▶ [Problem details] What you return should match the data below exactly, with no pictures in it.
____
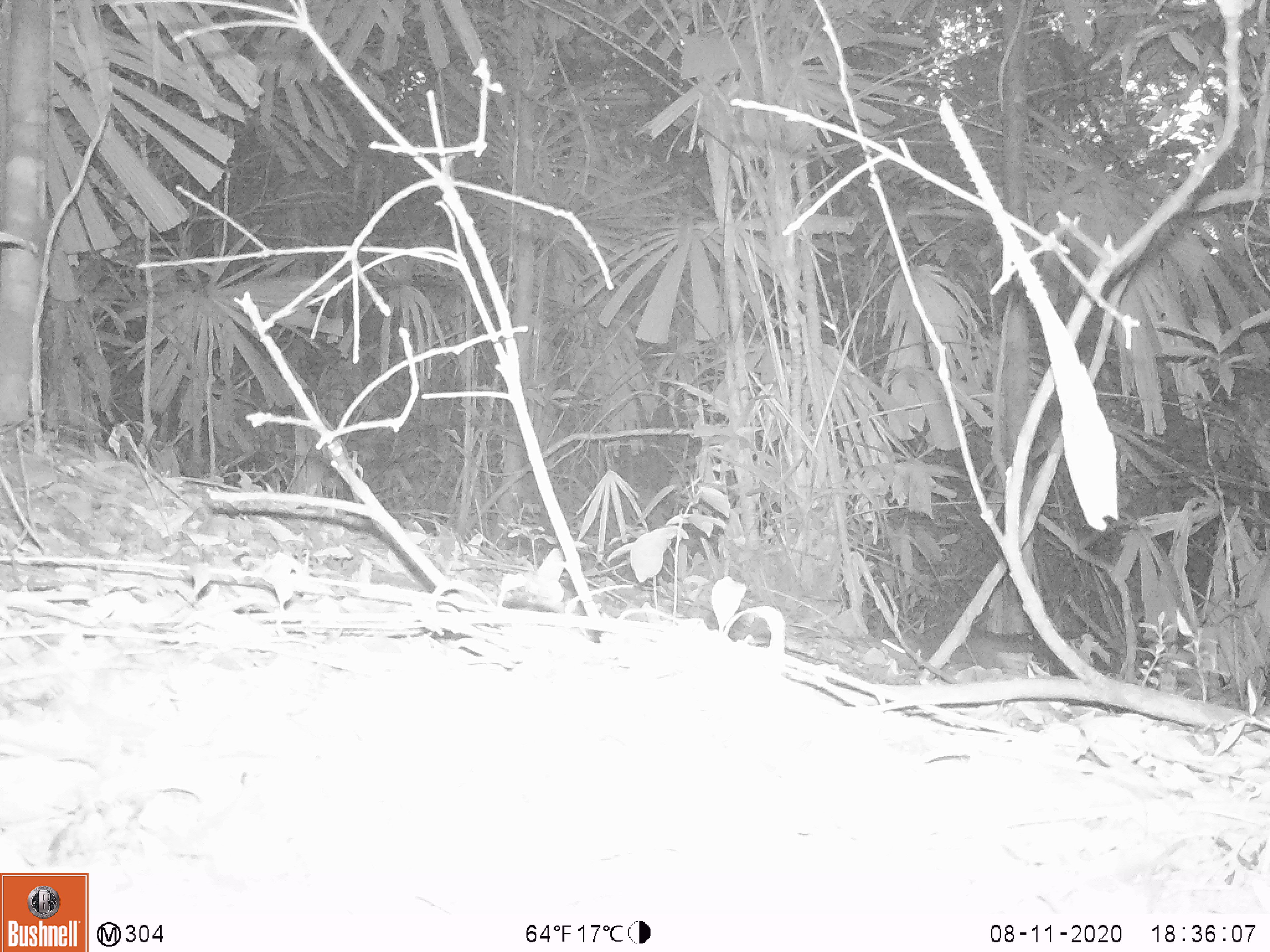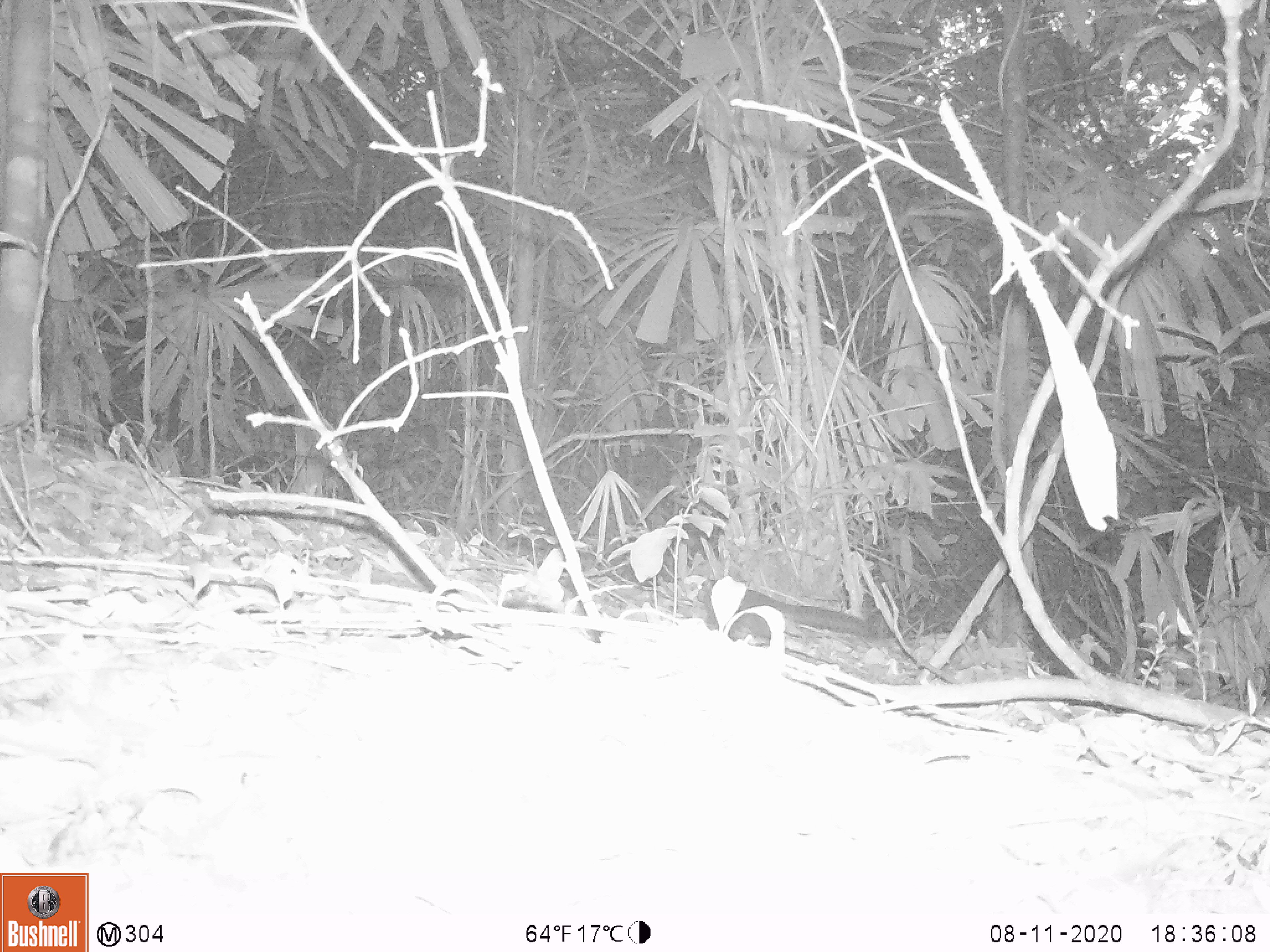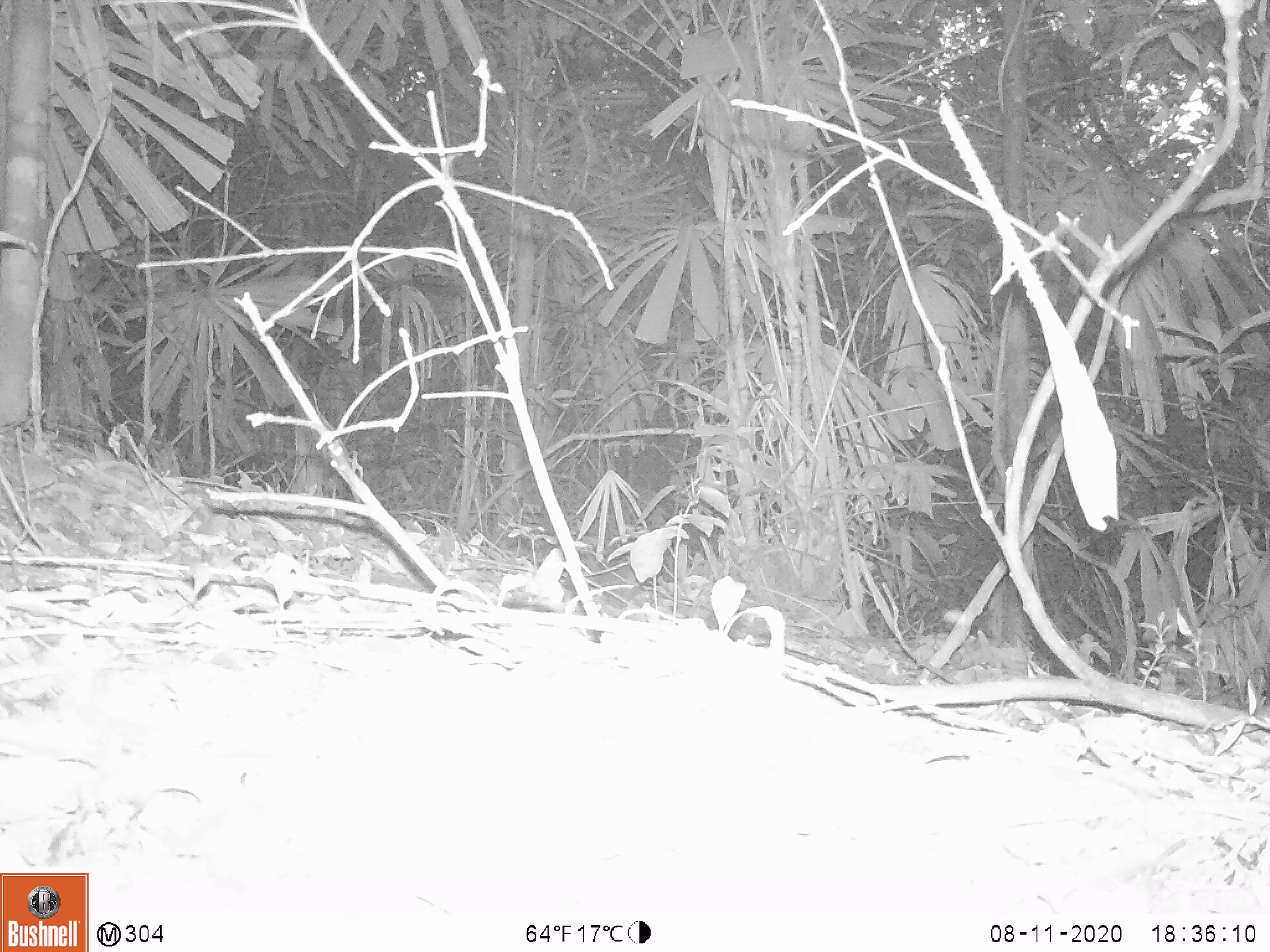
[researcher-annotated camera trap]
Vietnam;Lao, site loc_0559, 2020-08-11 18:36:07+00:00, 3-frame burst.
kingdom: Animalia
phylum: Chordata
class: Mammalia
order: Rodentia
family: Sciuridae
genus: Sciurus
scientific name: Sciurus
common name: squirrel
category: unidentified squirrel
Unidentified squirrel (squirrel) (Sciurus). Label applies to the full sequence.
____
▶ [Task solution]
[researcher-annotated camera trap]
Vietnam;Lao, site loc_0559, 2020-08-11 18:36:07+00:00, 3-frame burst.
kingdom: Animalia
phylum: Chordata
class: Mammalia
order: Rodentia
family: Sciuridae
genus: Sciurus
scientific name: Sciurus
common name: squirrel
category: unidentified squirrel
Unidentified squirrel (squirrel) (Sciurus). Label applies to the full sequence.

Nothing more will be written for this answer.